▸ Supplied material
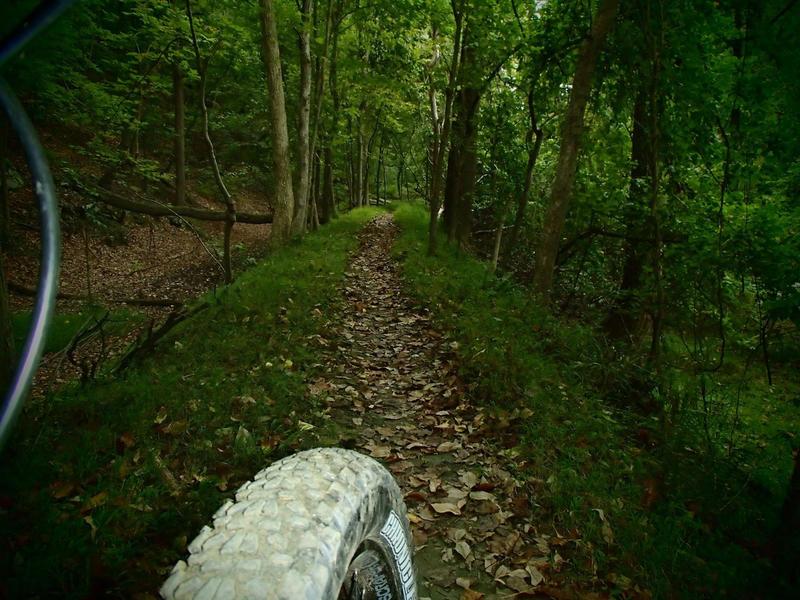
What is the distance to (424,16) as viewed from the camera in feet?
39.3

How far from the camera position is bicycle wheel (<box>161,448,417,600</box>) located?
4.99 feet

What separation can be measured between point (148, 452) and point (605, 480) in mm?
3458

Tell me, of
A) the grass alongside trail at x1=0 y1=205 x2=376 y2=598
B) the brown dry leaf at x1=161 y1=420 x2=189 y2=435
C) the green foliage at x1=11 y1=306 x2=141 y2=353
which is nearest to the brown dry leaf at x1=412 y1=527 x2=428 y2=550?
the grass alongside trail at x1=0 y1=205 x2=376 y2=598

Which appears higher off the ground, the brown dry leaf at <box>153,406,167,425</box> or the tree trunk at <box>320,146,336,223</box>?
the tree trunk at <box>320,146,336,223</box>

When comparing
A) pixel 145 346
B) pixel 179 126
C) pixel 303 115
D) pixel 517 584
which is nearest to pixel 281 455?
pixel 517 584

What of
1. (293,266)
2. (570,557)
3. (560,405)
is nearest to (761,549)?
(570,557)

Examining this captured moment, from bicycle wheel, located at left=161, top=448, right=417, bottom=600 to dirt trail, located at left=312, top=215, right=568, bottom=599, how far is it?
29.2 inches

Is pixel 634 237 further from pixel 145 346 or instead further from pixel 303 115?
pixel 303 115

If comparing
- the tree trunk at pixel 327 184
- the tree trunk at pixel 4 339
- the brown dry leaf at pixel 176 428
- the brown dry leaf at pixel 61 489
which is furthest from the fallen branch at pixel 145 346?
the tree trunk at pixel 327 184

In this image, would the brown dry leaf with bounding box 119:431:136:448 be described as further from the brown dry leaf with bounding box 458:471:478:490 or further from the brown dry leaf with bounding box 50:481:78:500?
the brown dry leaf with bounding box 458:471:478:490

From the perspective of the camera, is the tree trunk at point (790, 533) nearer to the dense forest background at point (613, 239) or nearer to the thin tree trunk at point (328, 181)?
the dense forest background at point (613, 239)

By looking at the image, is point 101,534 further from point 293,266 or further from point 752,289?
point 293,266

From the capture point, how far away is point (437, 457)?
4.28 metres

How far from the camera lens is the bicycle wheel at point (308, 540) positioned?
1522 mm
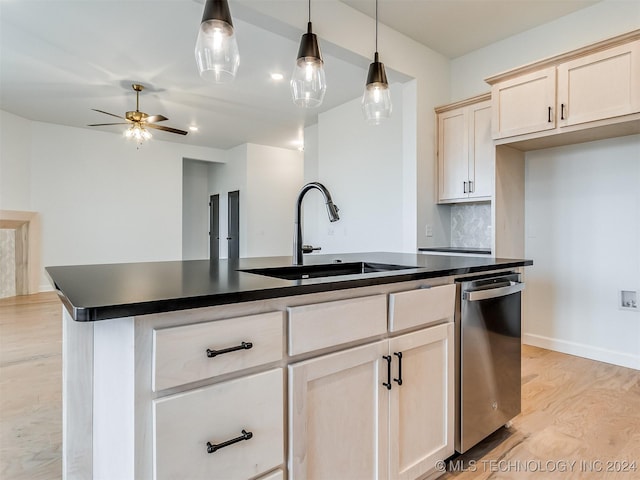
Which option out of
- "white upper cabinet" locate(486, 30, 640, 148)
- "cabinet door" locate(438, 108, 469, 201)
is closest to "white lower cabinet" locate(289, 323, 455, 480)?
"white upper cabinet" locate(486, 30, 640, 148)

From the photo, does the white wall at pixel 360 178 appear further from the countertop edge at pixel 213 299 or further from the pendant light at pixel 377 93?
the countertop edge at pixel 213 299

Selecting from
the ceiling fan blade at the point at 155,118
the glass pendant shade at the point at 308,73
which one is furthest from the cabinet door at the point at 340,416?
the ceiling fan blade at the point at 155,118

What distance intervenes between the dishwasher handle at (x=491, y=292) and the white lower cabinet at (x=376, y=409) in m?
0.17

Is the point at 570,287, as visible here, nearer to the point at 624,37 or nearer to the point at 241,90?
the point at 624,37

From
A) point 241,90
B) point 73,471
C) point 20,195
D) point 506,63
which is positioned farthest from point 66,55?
...
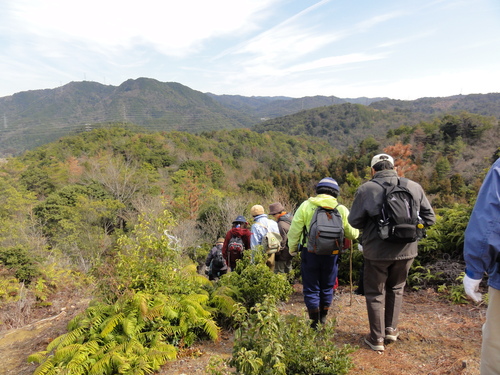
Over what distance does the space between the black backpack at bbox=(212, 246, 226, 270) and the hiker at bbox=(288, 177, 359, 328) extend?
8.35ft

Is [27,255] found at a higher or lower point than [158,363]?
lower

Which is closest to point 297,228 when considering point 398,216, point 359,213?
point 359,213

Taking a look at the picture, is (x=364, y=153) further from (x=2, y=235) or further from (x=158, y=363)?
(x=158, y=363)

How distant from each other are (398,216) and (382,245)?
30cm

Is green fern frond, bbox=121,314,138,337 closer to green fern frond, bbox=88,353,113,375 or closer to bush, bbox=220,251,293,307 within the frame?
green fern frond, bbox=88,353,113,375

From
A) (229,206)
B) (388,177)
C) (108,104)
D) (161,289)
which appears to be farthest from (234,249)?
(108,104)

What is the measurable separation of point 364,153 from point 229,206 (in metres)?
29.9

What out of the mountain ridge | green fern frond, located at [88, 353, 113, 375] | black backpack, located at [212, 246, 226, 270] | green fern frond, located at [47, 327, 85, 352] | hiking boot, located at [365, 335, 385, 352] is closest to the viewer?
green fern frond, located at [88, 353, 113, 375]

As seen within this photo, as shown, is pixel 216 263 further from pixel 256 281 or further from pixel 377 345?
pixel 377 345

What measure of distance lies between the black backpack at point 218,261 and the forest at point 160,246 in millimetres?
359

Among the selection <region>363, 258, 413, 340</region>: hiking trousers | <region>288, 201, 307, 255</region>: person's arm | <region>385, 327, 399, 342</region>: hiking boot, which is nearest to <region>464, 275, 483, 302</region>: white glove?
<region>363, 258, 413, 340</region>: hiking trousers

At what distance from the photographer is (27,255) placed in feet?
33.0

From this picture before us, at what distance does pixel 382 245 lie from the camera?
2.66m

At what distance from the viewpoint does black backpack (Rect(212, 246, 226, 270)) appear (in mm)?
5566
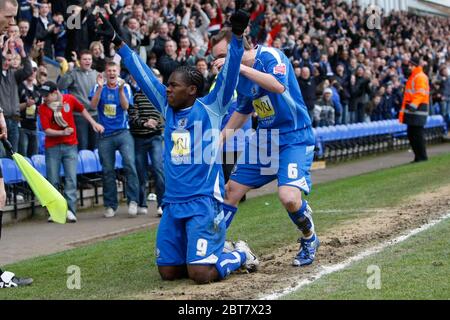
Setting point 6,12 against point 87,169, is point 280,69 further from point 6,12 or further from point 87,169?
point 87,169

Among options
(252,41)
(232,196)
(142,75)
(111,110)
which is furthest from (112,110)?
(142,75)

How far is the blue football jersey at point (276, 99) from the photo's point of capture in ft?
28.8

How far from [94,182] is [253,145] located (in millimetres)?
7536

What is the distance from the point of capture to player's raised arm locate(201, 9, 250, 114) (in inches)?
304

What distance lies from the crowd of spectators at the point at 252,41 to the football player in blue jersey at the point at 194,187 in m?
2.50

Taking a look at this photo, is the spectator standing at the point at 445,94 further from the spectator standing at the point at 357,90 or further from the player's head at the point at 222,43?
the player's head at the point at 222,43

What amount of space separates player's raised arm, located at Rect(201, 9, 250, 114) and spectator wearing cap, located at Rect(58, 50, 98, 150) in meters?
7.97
--
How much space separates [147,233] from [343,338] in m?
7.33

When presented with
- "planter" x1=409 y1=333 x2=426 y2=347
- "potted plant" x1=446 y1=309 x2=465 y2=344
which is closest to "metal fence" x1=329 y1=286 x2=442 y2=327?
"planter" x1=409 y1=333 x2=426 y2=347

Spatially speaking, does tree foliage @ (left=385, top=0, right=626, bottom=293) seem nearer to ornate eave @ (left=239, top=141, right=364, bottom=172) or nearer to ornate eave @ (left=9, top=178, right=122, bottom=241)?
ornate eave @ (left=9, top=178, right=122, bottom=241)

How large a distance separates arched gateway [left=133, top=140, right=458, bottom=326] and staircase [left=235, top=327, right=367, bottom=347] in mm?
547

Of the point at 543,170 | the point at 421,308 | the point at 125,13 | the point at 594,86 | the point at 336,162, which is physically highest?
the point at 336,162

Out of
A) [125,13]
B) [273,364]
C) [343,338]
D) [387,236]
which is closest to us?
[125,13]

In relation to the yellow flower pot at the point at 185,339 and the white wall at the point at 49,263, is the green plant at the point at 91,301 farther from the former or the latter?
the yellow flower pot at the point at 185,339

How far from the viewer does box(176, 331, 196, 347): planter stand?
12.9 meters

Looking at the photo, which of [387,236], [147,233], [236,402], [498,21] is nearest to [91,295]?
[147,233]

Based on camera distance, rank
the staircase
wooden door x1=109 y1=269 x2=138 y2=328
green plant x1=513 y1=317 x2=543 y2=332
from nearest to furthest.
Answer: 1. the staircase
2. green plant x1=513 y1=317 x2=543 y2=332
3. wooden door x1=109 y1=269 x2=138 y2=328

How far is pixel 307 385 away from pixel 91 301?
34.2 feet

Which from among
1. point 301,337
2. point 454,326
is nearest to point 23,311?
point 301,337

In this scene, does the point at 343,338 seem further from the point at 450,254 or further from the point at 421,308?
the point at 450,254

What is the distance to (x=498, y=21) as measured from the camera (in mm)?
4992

▸ What you need to do
Report every line in the entries above that contains the word "inches", treating uppercase and lowercase as different.

▸ Written answer
29.2 inches
What is the distance from the point of capture to player's raised arm locate(201, 9, 250, 114) (in inches)?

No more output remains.